On Sunday, May 24, 2020 10:42:40 PM CDT Jason Cobb via agora-discussion wrote:
> On 5/24/20 11:17 PM, nch via agora-discussion wrote:
> > On Friday, May 22, 2020 4:21:34 PM CDT Jason Cobb via agora-discussion 
wrote:
> >> A talisman is an asset with ownership restricted to players and Agora.
> >> If there ever does not exist a talisman for a certain zombie, one is
> >> created in the possession of Agora. If there ever exists more than one
> >> talisman for a certain zombie, or more than zero talismans for any other
> >> person, one talisman for that player is destroyed. Talismans are tracked
> >> by the Registrar.
> > 
> > In the case of >1 talisman you don't specify which one is destroyed, which
> > is problematic if they're owned by different entities. That said, how
> > would there ever be more than one talisman for one zombie?
> 
> You're right, and I'm thinking of just having the rule say "screw it,
> destroy all of them". This clause exists just to control the effects of
> any bugs - it's not something that should normally happen, but it is
> plausible enough that I think there should be wording for it.
> 

This might be over engineered. The worst case of two talismans existing is 
that two people can control the zombie until it gets resolved via proposal. 
Which if anything is just funny. If you still want to include protection I 
think "if there would be two talismans for the same zombie, the most recently 
created one is destroyed" covers all instances unambiguously.

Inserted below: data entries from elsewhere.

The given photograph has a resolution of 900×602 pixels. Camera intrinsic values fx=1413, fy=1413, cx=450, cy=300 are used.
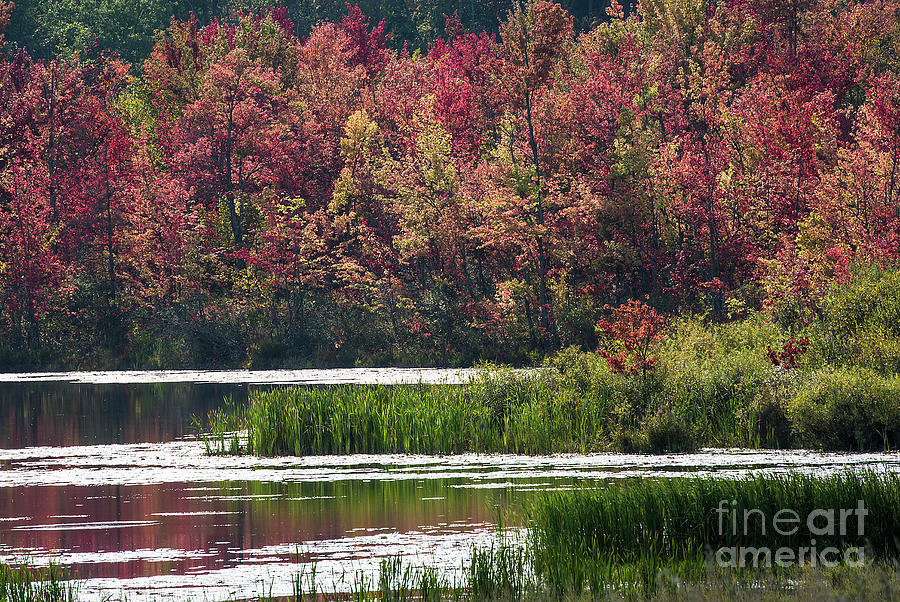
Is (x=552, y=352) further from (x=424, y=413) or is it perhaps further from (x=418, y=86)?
(x=424, y=413)

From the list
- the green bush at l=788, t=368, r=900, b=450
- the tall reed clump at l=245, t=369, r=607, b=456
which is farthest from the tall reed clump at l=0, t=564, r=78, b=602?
the green bush at l=788, t=368, r=900, b=450

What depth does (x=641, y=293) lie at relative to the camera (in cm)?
5678

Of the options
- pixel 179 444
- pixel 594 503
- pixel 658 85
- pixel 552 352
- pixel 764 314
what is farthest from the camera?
pixel 658 85

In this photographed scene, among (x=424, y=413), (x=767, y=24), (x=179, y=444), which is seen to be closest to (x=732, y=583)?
(x=424, y=413)

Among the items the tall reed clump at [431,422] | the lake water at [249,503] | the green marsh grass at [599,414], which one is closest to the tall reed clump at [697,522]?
the lake water at [249,503]

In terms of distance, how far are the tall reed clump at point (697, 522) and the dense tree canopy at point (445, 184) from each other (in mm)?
29831

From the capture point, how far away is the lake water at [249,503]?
16.8 m

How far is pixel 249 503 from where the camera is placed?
71.7 ft

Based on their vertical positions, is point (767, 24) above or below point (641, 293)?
above

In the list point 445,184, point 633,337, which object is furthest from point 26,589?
point 445,184

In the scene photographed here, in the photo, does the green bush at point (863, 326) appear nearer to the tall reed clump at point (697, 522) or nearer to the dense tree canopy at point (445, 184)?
the dense tree canopy at point (445, 184)

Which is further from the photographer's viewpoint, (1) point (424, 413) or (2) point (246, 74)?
(2) point (246, 74)

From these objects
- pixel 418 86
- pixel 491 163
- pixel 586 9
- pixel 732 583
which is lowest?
pixel 732 583

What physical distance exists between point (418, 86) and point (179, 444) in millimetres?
39310
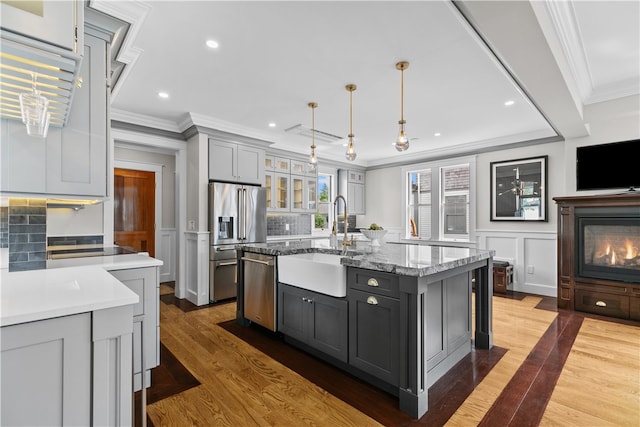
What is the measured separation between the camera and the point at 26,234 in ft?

> >> Any player CAN, with notice:
> >>     - If a zombie has been a zombie for the past 90 days and not had
> >>     Agora for a master during any of that time, destroy one talisman for
> >>     that zombie;
> >>     - If a player possess more than one talisman, destroy one of those
> >>     talismans;
> > 
> > Would "I destroy one of the talisman Jason possesses" satisfy this? Maybe
> > "specify and destroy one of those talismans"
> 
> I'll do that, although, if this is an actual issue, it's the same as in
> the current wording.
> 

Oh you're right. I think this is ambiguous enough that if that's how people 
have been interpreting it, it's fine.